**Activity 1:** Please transcribe the Gradio concurrency text between "Previously, in Gradio" and "by setting queue=False.", inclusive.
**Activity 2:** According to the Gradio concurrency text, what is the default value of the max_threads parameter in Gradio 4.0?

**Text section:**

=== Section Start ===

Previously, in Gradio 3.x, there was a single global concurrency_count parameter that controlled how many threads could execute tasks from the queue simultaneously. By default concurrency_count was 1, which meant that only a single event could be executed at a time (to avoid OOM errors when working with prediction functions that utilized a large amount of memory or GPU usage). You could bypass the queue by setting queue=False.

In Gradio 4.0, the concurrency_count parameter has been removed. You can still control the number of total threads by using the max_threads parameter. The default value of this parameter is 40, but you don't have worry (as much) about OOM errors, because even though there are 40 threads, we use a single-worker-single-event model, which means each worker thread only executes a specific function. So effectively, each function has its own "concurrency count" of 1. If you'd like to change this behavior, you can do so by setting a parameter concurrency_limit, which is now a parameter of each event, not a global parameter. By default this is 1 for each event, but you can set it to a higher value, or to None if you'd like to allow an arbitrary number of executions of this event simultaneously. Events can also be grouped together using the concurrency_id parameter so that they share the same limit, and by default, events that call the same function share the same concurrency_id.

=== Section End ===

[Dataset entries]

=== Section Start ===

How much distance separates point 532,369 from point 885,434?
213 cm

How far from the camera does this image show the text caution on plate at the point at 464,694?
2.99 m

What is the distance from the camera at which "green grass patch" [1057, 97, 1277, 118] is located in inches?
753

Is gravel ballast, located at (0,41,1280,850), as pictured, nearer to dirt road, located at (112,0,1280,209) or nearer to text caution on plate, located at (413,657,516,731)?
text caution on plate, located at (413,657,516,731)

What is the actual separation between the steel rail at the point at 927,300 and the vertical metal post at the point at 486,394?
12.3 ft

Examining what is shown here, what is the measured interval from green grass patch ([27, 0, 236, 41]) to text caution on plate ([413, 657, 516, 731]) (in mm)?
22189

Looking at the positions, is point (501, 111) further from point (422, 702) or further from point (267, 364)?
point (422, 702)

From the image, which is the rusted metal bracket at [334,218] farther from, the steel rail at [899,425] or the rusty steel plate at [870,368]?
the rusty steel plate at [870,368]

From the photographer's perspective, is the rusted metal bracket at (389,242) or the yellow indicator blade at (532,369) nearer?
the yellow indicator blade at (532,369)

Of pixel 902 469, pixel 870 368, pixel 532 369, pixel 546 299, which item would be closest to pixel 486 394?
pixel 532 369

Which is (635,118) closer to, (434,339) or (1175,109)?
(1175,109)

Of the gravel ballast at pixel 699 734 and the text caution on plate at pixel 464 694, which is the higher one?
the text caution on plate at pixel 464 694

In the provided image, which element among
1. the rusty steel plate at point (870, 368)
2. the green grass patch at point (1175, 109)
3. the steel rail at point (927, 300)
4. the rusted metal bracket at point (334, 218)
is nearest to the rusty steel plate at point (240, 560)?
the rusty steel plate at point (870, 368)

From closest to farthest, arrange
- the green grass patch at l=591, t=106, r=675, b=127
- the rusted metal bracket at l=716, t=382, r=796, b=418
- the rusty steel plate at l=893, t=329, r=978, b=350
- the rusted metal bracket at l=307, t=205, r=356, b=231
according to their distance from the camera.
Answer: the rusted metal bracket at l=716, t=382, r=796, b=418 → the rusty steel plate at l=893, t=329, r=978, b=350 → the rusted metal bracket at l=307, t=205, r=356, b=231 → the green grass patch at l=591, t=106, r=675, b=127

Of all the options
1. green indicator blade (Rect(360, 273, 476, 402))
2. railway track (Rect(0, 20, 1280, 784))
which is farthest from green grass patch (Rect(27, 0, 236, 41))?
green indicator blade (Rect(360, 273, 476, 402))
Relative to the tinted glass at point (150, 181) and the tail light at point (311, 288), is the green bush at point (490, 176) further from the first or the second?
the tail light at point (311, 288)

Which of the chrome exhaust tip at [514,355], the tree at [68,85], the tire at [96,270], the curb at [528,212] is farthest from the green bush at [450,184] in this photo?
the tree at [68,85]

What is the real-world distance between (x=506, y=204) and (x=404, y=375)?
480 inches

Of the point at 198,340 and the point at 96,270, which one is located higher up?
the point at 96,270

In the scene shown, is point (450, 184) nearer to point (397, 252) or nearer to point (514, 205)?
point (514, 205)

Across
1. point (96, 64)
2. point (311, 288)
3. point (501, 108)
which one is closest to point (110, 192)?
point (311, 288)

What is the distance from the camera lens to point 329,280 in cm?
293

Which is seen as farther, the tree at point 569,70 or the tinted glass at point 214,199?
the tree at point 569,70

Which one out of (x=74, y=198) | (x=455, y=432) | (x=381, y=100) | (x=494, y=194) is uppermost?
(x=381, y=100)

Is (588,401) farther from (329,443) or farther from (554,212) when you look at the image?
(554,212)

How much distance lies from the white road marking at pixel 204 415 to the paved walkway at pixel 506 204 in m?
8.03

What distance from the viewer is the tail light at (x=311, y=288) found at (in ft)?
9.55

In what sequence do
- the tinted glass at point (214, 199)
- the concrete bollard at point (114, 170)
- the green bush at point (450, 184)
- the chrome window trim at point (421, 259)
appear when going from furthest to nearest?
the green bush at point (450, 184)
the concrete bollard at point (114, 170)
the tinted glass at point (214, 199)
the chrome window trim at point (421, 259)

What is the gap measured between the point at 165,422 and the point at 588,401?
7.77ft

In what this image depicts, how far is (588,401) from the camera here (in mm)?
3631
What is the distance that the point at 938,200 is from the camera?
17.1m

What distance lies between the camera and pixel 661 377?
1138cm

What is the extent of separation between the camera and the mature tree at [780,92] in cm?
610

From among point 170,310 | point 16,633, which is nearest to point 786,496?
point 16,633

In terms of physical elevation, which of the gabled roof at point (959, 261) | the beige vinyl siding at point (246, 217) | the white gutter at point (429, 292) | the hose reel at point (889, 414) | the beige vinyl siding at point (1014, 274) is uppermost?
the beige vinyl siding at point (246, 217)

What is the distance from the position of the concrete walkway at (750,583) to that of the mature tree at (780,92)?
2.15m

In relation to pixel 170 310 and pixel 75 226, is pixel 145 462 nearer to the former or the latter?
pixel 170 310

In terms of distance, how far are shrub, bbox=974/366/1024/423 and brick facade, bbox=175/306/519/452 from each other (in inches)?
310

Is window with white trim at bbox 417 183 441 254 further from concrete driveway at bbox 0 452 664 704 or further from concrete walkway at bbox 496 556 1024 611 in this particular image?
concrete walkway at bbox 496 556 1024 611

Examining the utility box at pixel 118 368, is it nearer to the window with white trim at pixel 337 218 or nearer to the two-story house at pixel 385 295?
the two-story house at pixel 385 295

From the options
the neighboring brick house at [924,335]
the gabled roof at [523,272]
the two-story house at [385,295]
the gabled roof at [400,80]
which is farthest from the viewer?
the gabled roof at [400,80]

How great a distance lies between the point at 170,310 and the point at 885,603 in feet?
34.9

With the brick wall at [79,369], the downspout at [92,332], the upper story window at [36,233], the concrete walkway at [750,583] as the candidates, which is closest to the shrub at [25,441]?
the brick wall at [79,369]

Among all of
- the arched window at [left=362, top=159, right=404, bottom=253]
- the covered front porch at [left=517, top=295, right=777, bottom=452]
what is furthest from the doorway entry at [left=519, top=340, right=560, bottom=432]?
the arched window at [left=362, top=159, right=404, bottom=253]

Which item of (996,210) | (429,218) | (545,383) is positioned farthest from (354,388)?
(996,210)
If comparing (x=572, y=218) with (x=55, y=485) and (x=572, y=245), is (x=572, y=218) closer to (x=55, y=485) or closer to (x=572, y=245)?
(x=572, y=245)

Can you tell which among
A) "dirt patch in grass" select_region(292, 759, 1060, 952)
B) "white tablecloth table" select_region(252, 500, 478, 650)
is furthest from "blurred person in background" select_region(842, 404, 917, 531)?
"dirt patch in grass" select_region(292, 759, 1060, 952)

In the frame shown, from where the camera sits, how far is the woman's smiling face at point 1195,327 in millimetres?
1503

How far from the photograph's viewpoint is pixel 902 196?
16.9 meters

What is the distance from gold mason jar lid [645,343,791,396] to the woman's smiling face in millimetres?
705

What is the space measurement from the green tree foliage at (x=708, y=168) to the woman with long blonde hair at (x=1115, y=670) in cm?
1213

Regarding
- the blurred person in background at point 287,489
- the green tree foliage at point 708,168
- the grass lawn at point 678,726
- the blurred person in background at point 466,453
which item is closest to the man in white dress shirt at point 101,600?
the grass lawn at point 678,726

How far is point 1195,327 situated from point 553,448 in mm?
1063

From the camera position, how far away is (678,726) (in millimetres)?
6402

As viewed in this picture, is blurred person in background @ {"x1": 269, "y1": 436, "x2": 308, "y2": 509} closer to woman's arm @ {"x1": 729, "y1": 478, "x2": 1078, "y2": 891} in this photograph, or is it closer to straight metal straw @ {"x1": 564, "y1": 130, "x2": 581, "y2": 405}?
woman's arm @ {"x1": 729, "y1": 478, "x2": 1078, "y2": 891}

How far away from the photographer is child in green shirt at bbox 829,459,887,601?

=== Section End ===

**Exercise response 1:**
Previously, in Gradio 3.x, there was a single global concurrency_count parameter that controlled how many threads could execute tasks from the queue simultaneously. By default concurrency_count was 1, which meant that only a single event could be executed at a time (to avoid OOM errors when working with prediction functions that utilized a large amount of memory or GPU usage). You could bypass the queue by setting queue=False.

**Exercise response 2:** 40